Our recent visit to the Norman Rockwell Museum in Stockbridge, MA, brought us face to face with some of the artist's most renowned works. Perhaps none of those pieces are more recognized or painted with such care as his "Four Freedoms" series.
The Four Freedoms were given voice in an address by President Franklin D. Roosevelt in 1941 as much of the world was at war and within a year, the U.S. would be as well. He proposed four basic freedoms that "people everywhere in the world" ought to enjoy: Freedom of Speech, Freedom of Worship, Freedom from Want and Freedom from Fear. Two of these freedoms (religion and speech) are protected in the U.S. Constitution by the First Amendment.
Rockwell was already a respected and well-known artist when Roosevelt made the Four Freedoms speech. As part of a career that would later include numerous paintings depicting World War II on both the home front and war zone settings, he viewed interpreting them in illustration as a wonderful opportunity. While he was considered apolitical, he had strong feelings regarding kindness and humanity, feelings he would repeatedly express in his work.
The paintings were done in 1943, two years after the speech and after America entered the war. The series took seven months to complete. Rick calls them "the icons" and they are, representing both popularity and achievement. Measuring about 46x35 inches, the paintings were not only featured in "Saturday Evening Post" but went on a touring exhibition that accompanied the sale of war bonds, raising more than $132 million.
That said, the Office of War Information was a reluctant participant until after the paintings were published in the Post and the requests for reprints was overwhelming.
================================
*DIRECTIVES*:
[1] In the text about Rockwell's "Four Freedoms," how long did the series take to complete?
[2] From the text about Rockwell's "Four Freedoms," return word for word the stretch from "The paintings were done" through "reprints was overwhelming.".
================================
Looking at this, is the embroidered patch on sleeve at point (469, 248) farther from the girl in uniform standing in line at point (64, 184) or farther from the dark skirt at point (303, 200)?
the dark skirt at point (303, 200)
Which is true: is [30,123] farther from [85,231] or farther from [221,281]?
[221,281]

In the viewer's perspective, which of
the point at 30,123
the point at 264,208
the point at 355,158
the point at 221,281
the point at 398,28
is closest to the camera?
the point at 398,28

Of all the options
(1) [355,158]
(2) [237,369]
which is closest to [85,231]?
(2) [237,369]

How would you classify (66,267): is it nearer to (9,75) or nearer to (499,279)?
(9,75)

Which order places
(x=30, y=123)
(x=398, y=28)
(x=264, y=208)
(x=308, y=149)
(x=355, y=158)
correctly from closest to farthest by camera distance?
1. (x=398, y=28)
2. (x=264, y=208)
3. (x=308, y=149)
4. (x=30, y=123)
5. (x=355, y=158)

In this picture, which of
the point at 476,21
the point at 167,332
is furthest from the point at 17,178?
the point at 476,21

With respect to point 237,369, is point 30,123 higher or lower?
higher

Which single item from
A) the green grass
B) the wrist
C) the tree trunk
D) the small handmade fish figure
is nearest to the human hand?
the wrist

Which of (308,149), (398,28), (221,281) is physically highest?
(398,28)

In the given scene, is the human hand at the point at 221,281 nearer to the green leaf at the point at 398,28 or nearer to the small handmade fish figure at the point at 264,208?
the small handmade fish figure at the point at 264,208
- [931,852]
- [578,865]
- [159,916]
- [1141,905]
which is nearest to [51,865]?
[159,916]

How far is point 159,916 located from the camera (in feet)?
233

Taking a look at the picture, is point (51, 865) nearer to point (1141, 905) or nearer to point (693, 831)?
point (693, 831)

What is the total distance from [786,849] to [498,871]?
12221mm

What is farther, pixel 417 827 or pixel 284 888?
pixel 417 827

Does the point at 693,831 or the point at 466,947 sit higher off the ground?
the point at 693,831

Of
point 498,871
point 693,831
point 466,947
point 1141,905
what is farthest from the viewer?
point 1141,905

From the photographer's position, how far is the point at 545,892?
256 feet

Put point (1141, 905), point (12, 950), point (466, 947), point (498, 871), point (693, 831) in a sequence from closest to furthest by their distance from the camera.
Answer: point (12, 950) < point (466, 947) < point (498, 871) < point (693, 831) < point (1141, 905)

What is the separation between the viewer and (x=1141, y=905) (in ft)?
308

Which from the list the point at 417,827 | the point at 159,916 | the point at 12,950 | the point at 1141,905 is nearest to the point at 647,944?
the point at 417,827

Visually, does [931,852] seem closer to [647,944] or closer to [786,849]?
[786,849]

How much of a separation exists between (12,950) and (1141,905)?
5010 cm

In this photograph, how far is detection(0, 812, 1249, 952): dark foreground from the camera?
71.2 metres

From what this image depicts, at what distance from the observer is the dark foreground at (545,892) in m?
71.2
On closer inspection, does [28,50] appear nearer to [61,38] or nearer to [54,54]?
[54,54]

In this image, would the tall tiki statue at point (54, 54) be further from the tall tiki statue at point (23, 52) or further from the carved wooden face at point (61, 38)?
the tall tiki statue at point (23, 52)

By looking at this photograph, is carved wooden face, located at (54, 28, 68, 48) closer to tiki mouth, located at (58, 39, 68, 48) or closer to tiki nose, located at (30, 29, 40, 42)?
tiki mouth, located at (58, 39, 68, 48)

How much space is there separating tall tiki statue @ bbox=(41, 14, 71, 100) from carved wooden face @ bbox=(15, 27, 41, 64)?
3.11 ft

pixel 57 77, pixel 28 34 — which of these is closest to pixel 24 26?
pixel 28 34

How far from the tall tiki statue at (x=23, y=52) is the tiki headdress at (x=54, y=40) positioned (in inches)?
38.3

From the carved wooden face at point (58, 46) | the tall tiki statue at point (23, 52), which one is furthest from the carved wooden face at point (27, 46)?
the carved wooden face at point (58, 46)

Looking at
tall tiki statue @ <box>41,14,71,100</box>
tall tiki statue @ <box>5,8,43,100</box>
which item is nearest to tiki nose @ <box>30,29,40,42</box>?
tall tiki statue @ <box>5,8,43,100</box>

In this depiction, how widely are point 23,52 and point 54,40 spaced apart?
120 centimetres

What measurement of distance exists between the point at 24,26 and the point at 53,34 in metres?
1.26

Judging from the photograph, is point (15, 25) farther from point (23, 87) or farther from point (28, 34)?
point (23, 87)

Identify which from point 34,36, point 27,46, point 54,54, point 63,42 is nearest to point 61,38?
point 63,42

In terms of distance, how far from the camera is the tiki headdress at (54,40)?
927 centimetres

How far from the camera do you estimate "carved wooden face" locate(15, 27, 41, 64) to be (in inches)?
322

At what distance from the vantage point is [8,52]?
================================
*PROBLEM SOLUTIONS*:
[1] Seven months.

[2]
The paintings were done in 1943, two years after the speech and after America entered the war. The series took seven months to complete. Rick calls them "the icons" and they are, representing both popularity and achievement. Measuring about 46x35 inches, the paintings were not only featured in "Saturday Evening Post" but went on a touring exhibition that accompanied the sale of war bonds, raising more than $132 million.
That said, the Office of War Information was a reluctant participant until after the paintings were published in the Post and the requests for reprints was overwhelming.